Rewrite the records below, changing every "beige throw pillow" to "cream cushion" and leaving everything else the same.

:: EXERCISE INPUT

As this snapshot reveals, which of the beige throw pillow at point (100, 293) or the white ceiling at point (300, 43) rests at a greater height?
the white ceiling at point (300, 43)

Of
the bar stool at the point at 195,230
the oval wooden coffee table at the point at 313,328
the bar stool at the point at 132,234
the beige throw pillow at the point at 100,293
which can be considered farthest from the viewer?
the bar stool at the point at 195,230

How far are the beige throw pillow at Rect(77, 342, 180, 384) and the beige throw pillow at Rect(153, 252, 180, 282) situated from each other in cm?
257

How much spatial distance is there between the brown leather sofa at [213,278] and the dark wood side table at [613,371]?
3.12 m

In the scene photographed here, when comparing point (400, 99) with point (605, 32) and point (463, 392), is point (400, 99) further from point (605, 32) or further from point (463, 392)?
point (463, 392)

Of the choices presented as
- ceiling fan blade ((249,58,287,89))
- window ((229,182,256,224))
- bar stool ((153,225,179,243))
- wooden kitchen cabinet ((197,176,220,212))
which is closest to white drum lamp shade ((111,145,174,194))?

::::

» **ANSWER BELOW**
As this snapshot reveals, which of the cream cushion at point (100, 293) or the white ceiling at point (300, 43) rests at a greater height?
the white ceiling at point (300, 43)

Of
the bar stool at the point at 195,230
the oval wooden coffee table at the point at 313,328
the bar stool at the point at 132,234
the cream cushion at the point at 100,293
which can be considered farthest from the viewer?
the bar stool at the point at 195,230

How far are the cream cushion at Rect(77, 342, 180, 384) and the cream cushion at Rect(153, 252, 180, 282) situated from each other in cm?
257

How much spatial distance is there between the brown leather sofa at [213,278] and the dark wood side table at [613,371]?
3.12 m

In the scene photographed here, when comparing point (400, 99) with point (605, 32) and point (463, 392), is point (400, 99) further from point (605, 32) or further from point (463, 392)?
point (463, 392)

Of the choices presented as
- ceiling fan blade ((249,58,287,89))
- window ((229,182,256,224))
- bar stool ((153,225,179,243))
- wooden kitchen cabinet ((197,176,220,212))
which is closest to white drum lamp shade ((111,145,174,194))?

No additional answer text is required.